* _Stated exercise_
Reproduce the material word for word, beginning at the line that contains "What is the distance from the picture-taking" and continuing through the last line of the material.

(Source records)
·····
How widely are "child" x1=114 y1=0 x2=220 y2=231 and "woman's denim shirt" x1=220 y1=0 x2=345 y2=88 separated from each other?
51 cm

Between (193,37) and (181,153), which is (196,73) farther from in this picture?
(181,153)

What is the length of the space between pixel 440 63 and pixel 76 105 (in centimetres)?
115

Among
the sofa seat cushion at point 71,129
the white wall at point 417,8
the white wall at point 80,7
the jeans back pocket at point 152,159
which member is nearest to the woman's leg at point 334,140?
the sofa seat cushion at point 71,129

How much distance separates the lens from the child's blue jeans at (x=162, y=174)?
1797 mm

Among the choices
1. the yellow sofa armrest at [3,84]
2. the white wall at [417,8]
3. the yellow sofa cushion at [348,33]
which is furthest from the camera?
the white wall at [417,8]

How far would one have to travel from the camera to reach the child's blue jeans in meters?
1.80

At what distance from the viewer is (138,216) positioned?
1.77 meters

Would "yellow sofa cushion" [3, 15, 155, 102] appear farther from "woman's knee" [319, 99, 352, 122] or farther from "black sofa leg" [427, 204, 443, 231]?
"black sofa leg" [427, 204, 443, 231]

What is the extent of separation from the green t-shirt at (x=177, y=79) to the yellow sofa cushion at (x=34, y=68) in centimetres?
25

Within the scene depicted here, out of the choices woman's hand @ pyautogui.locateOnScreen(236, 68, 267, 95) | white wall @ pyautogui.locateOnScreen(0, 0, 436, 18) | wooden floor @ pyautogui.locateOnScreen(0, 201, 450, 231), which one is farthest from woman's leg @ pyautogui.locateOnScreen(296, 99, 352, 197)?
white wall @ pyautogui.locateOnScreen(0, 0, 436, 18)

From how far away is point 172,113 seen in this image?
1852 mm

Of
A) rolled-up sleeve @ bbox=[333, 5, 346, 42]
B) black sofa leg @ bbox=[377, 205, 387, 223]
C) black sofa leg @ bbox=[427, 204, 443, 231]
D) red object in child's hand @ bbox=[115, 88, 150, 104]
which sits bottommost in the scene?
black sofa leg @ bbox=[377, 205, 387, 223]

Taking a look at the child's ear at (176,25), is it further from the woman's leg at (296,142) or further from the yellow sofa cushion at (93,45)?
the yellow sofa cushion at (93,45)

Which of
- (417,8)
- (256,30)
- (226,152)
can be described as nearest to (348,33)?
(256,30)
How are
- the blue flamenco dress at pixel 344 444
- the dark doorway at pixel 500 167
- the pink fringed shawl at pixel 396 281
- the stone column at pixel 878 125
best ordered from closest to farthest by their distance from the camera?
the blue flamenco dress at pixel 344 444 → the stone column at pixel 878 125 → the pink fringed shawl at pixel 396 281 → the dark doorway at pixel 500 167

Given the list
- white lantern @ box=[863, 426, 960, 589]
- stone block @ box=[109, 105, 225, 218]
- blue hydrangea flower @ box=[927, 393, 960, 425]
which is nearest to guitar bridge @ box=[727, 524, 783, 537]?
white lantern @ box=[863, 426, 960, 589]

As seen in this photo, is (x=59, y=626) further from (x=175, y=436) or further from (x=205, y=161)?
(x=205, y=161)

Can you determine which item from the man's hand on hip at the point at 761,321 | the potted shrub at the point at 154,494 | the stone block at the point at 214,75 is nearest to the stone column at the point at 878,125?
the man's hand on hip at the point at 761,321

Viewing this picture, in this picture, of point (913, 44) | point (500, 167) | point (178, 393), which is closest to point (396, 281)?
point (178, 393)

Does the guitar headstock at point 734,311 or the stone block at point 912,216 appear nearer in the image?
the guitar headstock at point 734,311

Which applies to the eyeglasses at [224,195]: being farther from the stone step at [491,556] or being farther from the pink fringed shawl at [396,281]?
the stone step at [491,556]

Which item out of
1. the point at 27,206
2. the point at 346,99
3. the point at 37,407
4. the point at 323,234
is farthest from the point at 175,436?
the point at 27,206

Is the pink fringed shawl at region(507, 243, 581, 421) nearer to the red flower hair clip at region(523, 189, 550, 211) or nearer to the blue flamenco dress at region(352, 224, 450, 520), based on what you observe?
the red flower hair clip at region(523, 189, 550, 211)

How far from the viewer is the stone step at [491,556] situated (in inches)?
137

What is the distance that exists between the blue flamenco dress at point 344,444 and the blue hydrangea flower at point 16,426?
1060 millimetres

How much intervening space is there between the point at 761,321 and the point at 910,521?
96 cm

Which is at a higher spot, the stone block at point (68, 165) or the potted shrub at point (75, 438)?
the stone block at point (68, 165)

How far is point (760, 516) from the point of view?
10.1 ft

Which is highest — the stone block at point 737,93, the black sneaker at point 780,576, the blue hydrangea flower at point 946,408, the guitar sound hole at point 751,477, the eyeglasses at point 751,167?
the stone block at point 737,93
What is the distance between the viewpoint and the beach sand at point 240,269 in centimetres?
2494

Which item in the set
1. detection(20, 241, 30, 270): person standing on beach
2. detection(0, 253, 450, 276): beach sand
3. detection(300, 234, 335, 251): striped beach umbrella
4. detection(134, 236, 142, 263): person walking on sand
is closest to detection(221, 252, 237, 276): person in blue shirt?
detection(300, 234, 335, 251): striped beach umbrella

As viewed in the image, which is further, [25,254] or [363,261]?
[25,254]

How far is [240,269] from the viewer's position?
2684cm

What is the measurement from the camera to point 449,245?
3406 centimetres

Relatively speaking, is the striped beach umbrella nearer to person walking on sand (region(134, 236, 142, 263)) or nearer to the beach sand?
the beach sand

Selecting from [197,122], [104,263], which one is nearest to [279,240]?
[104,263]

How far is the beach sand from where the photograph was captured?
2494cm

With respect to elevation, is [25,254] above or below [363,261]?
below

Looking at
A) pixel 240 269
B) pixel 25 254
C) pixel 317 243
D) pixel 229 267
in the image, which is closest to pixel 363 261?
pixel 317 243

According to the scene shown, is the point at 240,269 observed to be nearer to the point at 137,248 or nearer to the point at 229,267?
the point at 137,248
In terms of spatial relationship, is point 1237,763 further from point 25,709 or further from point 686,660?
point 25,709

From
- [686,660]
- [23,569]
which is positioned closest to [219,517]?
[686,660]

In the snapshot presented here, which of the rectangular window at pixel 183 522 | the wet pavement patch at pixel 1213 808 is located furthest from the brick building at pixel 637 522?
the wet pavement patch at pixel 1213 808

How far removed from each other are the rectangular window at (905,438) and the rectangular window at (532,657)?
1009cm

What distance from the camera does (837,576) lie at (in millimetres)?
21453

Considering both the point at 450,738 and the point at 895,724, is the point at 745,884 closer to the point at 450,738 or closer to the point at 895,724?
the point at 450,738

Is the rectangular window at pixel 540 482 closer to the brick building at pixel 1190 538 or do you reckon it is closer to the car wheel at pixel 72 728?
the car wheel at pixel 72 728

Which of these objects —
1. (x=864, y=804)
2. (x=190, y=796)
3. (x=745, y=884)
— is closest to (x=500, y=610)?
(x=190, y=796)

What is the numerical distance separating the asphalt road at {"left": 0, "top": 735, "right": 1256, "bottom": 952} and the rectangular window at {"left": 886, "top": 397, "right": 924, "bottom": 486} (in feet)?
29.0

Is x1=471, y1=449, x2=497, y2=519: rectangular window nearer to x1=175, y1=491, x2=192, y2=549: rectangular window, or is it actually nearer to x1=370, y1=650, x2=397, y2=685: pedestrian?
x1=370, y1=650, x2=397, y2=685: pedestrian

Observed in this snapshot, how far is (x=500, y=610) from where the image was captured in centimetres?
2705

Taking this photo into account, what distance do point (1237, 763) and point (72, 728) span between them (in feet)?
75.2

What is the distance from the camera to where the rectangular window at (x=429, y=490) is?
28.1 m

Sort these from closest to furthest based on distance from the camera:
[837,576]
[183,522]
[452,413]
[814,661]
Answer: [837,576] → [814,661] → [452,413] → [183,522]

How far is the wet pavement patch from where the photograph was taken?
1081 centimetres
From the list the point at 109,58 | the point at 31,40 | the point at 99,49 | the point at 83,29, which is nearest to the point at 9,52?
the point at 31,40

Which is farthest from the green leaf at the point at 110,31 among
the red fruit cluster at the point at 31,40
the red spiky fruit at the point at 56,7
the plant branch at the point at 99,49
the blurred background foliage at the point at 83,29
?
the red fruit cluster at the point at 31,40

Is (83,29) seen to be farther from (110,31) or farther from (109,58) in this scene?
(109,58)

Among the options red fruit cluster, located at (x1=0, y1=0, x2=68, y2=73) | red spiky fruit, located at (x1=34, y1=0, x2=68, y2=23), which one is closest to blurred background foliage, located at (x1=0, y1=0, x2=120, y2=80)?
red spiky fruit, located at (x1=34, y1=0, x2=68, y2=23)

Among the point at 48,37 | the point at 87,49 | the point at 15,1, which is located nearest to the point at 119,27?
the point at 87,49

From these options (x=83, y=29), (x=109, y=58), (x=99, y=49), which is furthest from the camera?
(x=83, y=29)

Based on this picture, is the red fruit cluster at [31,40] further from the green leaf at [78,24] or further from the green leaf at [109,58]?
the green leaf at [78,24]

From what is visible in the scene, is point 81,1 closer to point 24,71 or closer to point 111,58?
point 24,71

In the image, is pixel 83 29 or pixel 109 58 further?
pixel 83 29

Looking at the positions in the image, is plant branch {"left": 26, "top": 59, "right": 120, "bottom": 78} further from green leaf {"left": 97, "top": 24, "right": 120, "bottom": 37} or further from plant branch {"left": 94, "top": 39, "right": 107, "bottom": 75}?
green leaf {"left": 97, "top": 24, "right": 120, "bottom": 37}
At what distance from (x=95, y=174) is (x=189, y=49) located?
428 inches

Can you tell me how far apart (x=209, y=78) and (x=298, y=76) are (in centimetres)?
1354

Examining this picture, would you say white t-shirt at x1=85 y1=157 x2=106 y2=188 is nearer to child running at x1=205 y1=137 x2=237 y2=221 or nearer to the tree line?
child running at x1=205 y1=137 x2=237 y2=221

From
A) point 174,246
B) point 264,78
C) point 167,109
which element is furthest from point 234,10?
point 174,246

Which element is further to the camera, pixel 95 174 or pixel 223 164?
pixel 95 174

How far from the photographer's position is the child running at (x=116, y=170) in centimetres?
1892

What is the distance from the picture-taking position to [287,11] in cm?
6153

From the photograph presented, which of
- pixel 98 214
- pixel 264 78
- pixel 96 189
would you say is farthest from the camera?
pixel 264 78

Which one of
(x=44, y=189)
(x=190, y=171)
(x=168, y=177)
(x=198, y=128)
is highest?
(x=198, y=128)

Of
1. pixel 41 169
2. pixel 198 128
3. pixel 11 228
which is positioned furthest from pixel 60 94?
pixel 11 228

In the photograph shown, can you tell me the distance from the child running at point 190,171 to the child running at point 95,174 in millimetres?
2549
·····
* _The result_
What is the distance from the picture-taking position to [287,11] in cm?
6153

From the photograph presented, which of
- pixel 98 214
- pixel 264 78
- pixel 96 189
would you say is farthest from the camera?
pixel 264 78

Which one of
(x=44, y=189)
(x=190, y=171)
(x=168, y=177)
(x=198, y=128)
is highest?
(x=198, y=128)

Of
1. pixel 41 169
2. pixel 198 128
3. pixel 11 228
which is positioned furthest from pixel 60 94?
pixel 11 228

In the photograph shown, can you tell me the distance from the child running at point 190,171 to the child running at point 95,174 in millimetres?
2549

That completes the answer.